Reproduce the stretch of the passage about OpenAI below, from "Incorrect: most people" through "purely for-profit organization.".

SUPPLIED TEXT =>
++++++

Correct: most interpretability research at OpenAI stopped after the Anthropic split.

Chris Olah led interpretability research at OpenAI before becoming a cofounder of Anthropic. Although several members of Chris's former team still work at OpenAI, most of them are no longer working on interpretability.

Common misconceptions

Incorrect: OpenAI is not working on scalable alignment.

OpenAI has teams focused both on practical alignment (trying to make OpenAI's deployed models as aligned as possible) and on scalable alignment (researching methods for aligning models that are beyond human supervision, which could potentially scale to AGI). These teams work closely with one another. Its recently-released alignment research includes self-critiquing models (AF discussion), InstructGPTWebGPT (AF discussion) and book summarization (AF discussion). OpenAI's approach to alignment research is described here, and includes as a long-term goal an alignment MVP (AF discussion).

Incorrect: most people who were working on alignment at OpenAI left for Anthropic. 

The main group of people working on alignment (other than interpretability) at OpenAI at the time of the Anthropic split at the end of 2020 was the Reflection team, which has since been renamed to the Alignment team. Of the 7 members of the team at that time (who are listed on the summarization paper), 4 are still working at OpenAI, and none are working at Anthropic. Edited to add: this fact alone is not intended to provide a complete picture of the Anthropic split, which is more complicated than I am able to explain here.

Incorrect: OpenAI is a purely for-profit organization.

OpenAI has a hybrid structure in which the highest authority is the board of directors of a non-profit entity. The members of the board of directors are listed here. In legal paperwork signed by all investors, it is emphasized that: "The [OpenAI] Partnership exists to advance OpenAI Inc [the non-profit entity]'s mission of ensuring that safe artificial general intelligence is developed and benefits all of humanity. The General Partner [OpenAI Inc]'s duty to this mission and the principles advanced in the OpenAI Inc Charter take precedence over any obligation to generate a profit. The Partnership may never make a profit, and the General Partner is under no obligation to do so."

Incorrect: OpenAI is not aware of the risks of race dynamics.

OpenAI's Charter contains the following merge-and-assist clause: "We are concerned about late-stage AGI development becoming a competitive race without time for adequate safety precautions. Therefore, if a value-aligned, safety-conscious project comes close to building AGI before we do, we commit to stop competing with and start assisting this project. We will work out specifics in case-by-case agreements, but a typical triggering condition might be “a better-than-even chance of success in the next two years.”"

++++++

Spatial grounding data
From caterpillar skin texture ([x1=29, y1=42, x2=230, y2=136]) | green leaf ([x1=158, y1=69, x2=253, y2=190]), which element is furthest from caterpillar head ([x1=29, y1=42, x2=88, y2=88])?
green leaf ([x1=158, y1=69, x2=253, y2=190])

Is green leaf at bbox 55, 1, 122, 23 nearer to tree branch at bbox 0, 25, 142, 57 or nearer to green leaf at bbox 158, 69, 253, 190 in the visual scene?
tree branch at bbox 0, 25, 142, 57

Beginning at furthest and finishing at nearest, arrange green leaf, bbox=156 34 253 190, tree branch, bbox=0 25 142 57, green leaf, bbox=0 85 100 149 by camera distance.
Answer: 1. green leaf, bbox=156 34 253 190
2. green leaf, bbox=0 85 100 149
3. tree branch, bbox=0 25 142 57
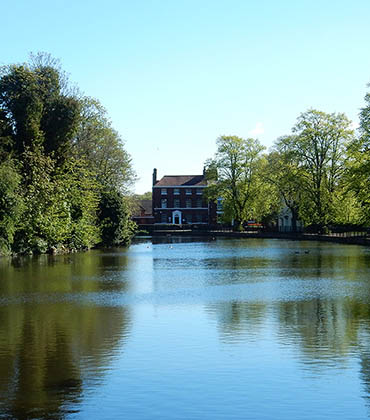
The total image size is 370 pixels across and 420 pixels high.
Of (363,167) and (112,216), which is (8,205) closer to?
(112,216)

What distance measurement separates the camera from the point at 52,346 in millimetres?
15703

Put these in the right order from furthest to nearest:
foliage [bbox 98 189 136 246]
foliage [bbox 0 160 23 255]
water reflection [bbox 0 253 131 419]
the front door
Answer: the front door < foliage [bbox 98 189 136 246] < foliage [bbox 0 160 23 255] < water reflection [bbox 0 253 131 419]

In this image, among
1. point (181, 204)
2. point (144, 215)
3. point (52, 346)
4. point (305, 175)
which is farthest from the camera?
point (144, 215)

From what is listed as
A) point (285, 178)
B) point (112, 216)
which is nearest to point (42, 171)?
point (112, 216)

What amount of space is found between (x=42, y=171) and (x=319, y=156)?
43387mm

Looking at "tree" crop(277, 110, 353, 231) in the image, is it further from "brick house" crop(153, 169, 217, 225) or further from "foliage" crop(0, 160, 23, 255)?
"brick house" crop(153, 169, 217, 225)

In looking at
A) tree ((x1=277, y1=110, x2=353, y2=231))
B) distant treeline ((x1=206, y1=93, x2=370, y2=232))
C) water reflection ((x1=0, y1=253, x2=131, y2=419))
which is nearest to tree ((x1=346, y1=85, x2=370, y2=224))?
distant treeline ((x1=206, y1=93, x2=370, y2=232))

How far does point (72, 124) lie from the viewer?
56250 mm

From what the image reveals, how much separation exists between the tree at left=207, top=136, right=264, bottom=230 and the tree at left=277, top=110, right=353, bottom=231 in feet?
75.7

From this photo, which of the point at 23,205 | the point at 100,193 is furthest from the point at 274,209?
the point at 23,205

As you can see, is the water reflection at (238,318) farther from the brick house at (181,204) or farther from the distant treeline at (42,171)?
the brick house at (181,204)

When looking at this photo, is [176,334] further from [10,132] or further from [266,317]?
[10,132]

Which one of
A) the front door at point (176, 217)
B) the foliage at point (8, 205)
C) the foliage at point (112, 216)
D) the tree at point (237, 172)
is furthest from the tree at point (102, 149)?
the front door at point (176, 217)

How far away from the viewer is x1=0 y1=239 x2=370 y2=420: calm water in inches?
429
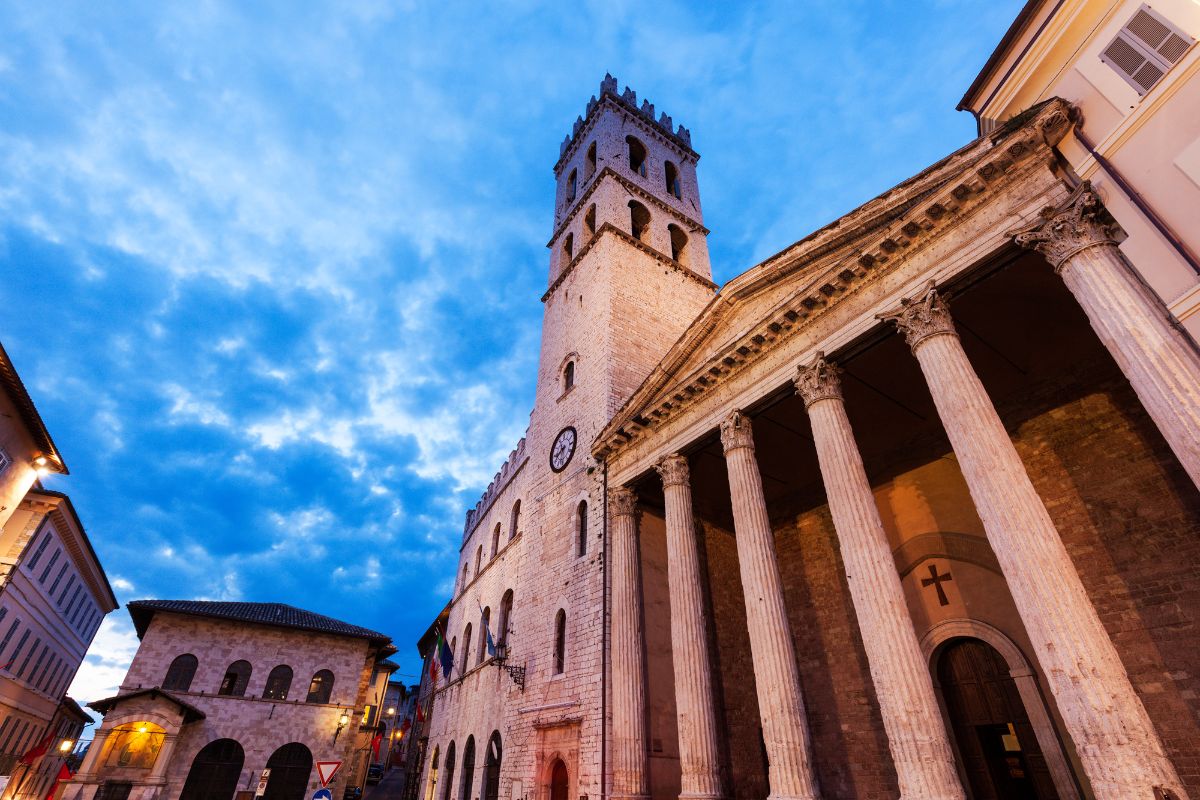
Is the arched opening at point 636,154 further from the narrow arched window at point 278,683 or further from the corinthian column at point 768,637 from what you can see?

++++++

RESULT =>
Incorrect: most people who were working on alignment at OpenAI left for Anthropic. 

The main group of people working on alignment (other than interpretability) at OpenAI at the time of the Anthropic split at the end of 2020 was the Reflection team, which has since been renamed to the Alignment team. Of the 7 members of the team at that time (who are listed on the summarization paper), 4 are still working at OpenAI, and none are working at Anthropic. Edited to add: this fact alone is not intended to provide a complete picture of the Anthropic split, which is more complicated than I am able to explain here.

Incorrect: OpenAI is a purely for-profit organization.